I know that Weaknees is a big sponsor here and applaud them for that.
My question though is do I really need a Weaknees harddrive to upgrade?
I can get the same capacity for about half the price. Besides the screwdriver, what's the big advantage?
My 80 gig DTV Hughes is constantly full. I thought about trying the network hack, but really don't have months to learn it and then Linux.
Also considered the analog out the standalone DVD recorder routine, but that's so,.......well,.......analog.
So I'm considering a second large HDD.
I'm open to hearing about the advantages of Weaknees as opposed to a $150 300 gig HDD from an online source.
Any thoughts?
Thanks, 
Joe


----------



## The Flush (Aug 3, 2005)

If you don't have the time to learn the few linux commands, then you need Weaknees or a similar plug n play hard drive.


----------



## irregularjoe (Mar 6, 2005)

The Flush said:


> If you don't have the time to learn the few linux commands, then you need Weaknees or a similar plug n play hard drive.


 I though it was a lot more than a few commands.
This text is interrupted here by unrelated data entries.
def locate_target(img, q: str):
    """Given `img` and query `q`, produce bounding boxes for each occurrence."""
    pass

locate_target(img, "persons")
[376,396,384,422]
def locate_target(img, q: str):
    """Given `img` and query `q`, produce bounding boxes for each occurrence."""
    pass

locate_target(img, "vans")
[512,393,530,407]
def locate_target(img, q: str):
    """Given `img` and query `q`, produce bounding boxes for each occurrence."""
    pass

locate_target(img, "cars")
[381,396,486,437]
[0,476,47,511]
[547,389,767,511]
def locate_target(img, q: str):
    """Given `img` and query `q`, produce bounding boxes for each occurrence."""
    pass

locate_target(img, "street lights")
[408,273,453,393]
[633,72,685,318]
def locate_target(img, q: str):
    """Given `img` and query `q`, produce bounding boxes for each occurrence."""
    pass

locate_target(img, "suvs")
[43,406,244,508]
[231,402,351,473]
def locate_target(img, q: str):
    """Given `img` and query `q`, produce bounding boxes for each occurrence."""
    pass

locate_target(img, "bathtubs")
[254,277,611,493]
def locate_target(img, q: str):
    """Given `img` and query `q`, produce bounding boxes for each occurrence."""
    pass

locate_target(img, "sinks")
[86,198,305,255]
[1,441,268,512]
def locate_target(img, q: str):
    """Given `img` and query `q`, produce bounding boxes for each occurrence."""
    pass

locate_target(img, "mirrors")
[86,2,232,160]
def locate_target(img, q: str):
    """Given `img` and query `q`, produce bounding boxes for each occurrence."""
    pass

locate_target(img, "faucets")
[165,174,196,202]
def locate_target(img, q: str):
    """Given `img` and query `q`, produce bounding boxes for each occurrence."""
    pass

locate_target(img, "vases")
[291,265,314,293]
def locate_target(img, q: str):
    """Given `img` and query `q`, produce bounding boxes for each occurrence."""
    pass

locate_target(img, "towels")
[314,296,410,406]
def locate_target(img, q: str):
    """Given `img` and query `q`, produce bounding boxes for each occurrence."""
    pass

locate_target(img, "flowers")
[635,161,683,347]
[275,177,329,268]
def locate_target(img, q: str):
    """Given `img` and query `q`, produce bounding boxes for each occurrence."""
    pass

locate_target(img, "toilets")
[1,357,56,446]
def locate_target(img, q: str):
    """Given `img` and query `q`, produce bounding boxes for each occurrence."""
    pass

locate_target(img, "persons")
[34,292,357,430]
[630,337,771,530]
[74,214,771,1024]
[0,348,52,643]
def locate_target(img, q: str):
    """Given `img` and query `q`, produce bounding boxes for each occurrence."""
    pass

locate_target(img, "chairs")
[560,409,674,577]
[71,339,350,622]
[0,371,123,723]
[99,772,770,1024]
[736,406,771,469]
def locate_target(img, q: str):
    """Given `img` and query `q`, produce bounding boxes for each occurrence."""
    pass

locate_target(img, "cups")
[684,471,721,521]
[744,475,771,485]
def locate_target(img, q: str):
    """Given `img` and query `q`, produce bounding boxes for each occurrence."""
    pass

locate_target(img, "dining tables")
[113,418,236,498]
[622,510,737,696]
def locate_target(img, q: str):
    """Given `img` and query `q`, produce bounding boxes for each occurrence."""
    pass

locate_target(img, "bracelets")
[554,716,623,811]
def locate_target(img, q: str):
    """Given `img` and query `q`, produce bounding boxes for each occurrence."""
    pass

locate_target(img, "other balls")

That I can do.
Now what's the advantages?


----------



## litzdog911 (Oct 18, 2002)

PTVUpgrade's InstantCake utility is an easy way to upgrade using any larger IDE hard drive ...

http://www.ptvupgrade.com/products/instantcake/

Check out Weaknees' step-by-step upgrade instructions in the thread at the top of this forum if you want to use the free linux-based MFS Tools to upgrade your own hard drive.


----------



## bldxyz (Feb 8, 2002)

irregularjoe said:


> I though it was a lot more than a few commands. That I can do.
> Now what's the advantages?


Try looking through These instructions and see if you have the appetite.


----------



## irregularjoe (Mar 6, 2005)

Thanks for all the links!

Now does anyone have any comments as to what the Weaknees harddrive advantages are ? I'm referring to the actual hardware.


----------



## The Flush (Aug 3, 2005)

The Weaknees hard drives have the Tivo software pre-installed, so there is no installing in your PC and no Linux; just pop in your Tivo and you are ready to go.


----------



## irregularjoe (Mar 6, 2005)

Thanks for the reply.
So that's the only difference?
I thought I saw somewhere that there was some hardware difference that made their HD's more suitable to Tivo type use.


----------